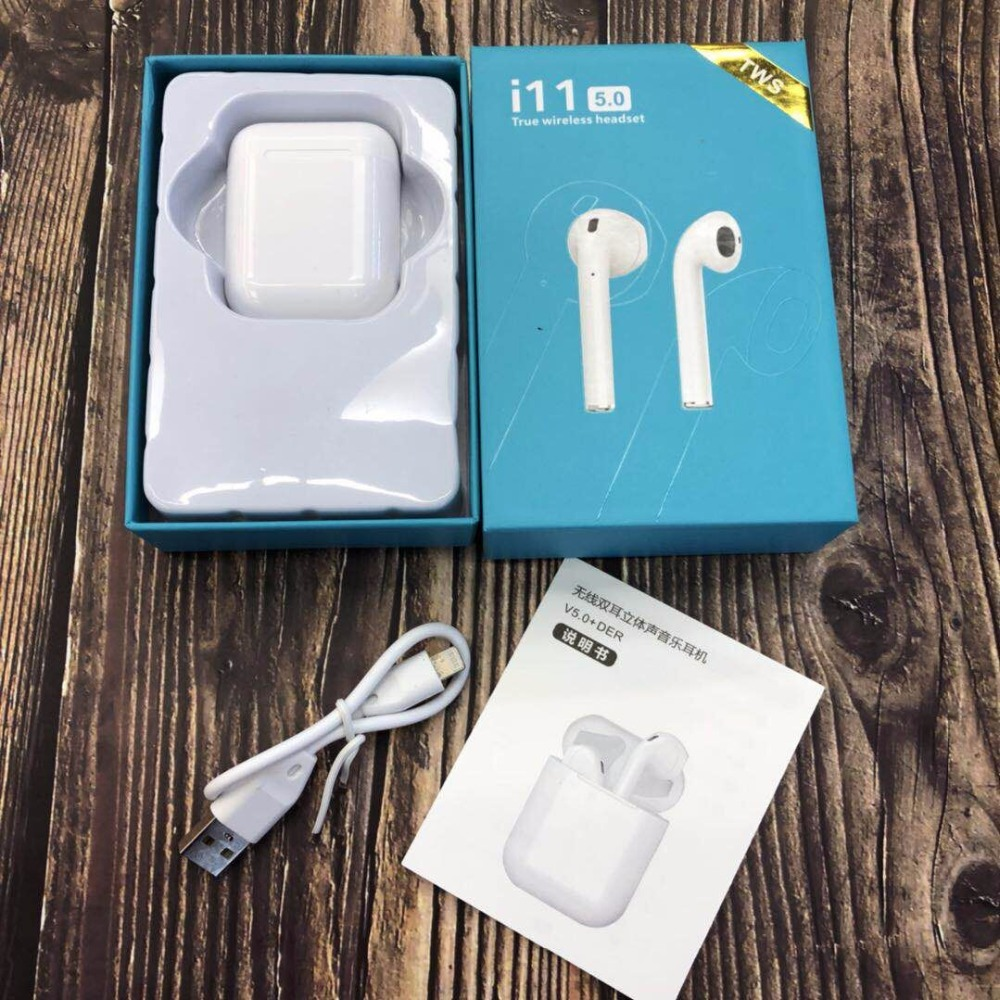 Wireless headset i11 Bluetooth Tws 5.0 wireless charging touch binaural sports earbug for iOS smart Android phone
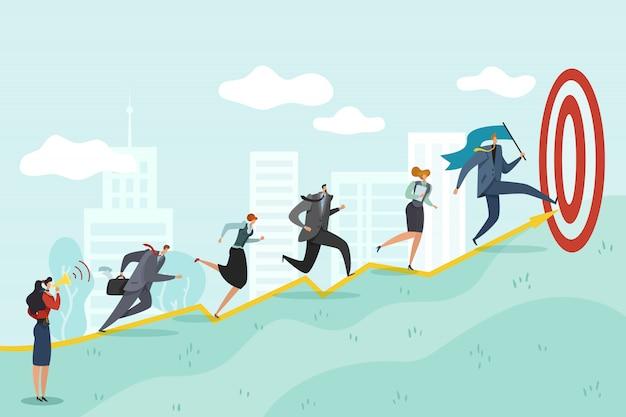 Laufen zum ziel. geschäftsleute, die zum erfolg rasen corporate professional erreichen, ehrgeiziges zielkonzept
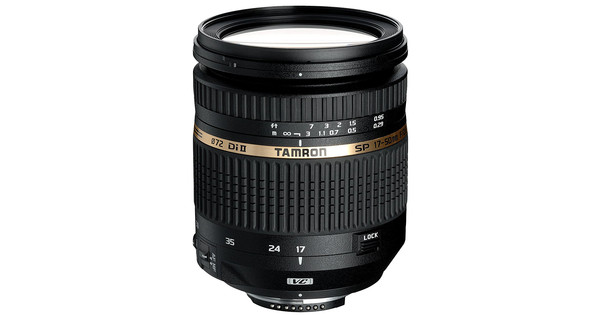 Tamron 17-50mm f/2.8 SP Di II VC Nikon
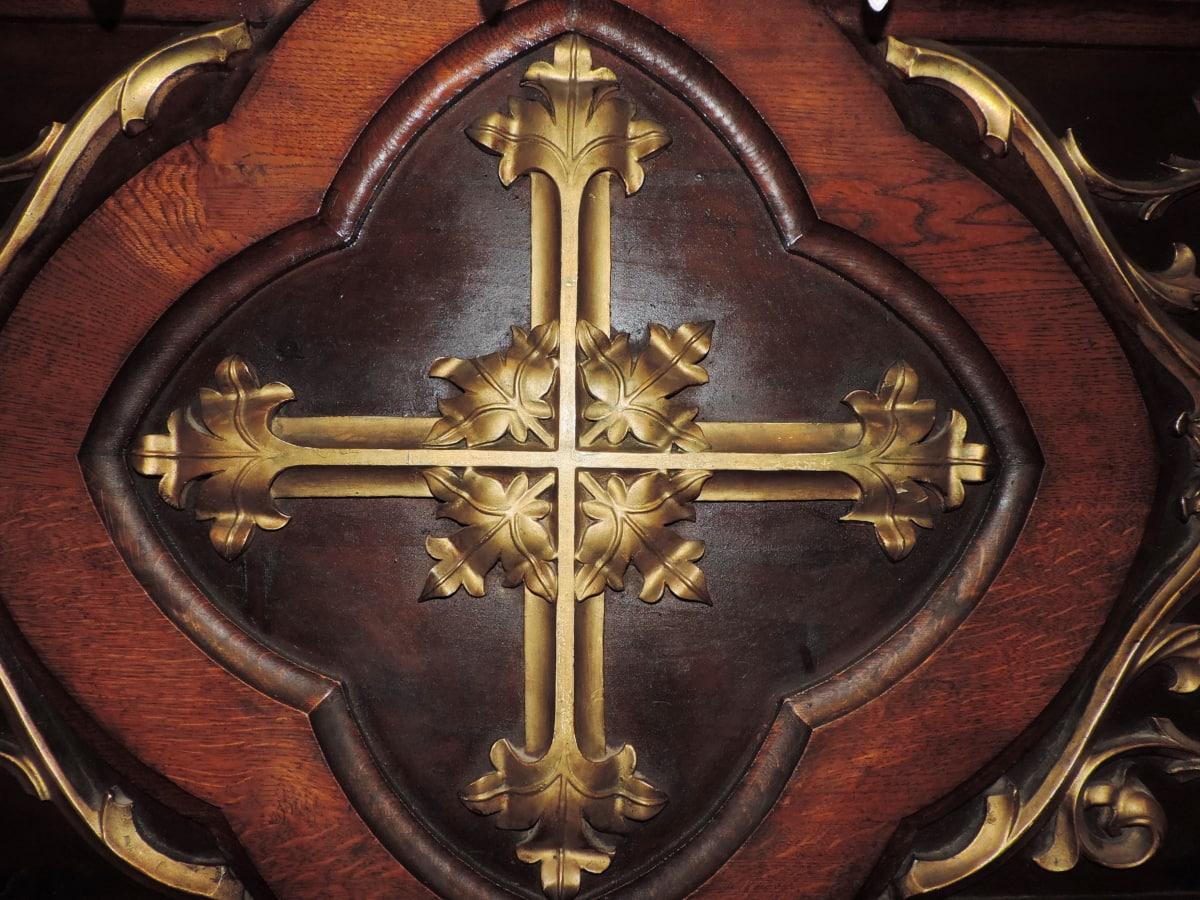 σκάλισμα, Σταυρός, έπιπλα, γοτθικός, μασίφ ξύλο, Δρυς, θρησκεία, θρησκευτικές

EXERCISE GOAL - Output the lines above verbatim, images excluded.

ANSWER BELOW -
 Wireless headset i11 Bluetooth Tws 5.0 wireless charging touch binaural sports earbug for iOS smart Android phone
 Laufen zum ziel. geschäftsleute, die zum erfolg rasen corporate professional erreichen, ehrgeiziges zielkonzept
 Tamron 17-50mm f/2.8 SP Di II VC Nikon
 σκάλισμα, Σταυρός, έπιπλα, γοτθικός, μασίφ ξύλο, Δρυς, θρησκεία, θρησκευτικές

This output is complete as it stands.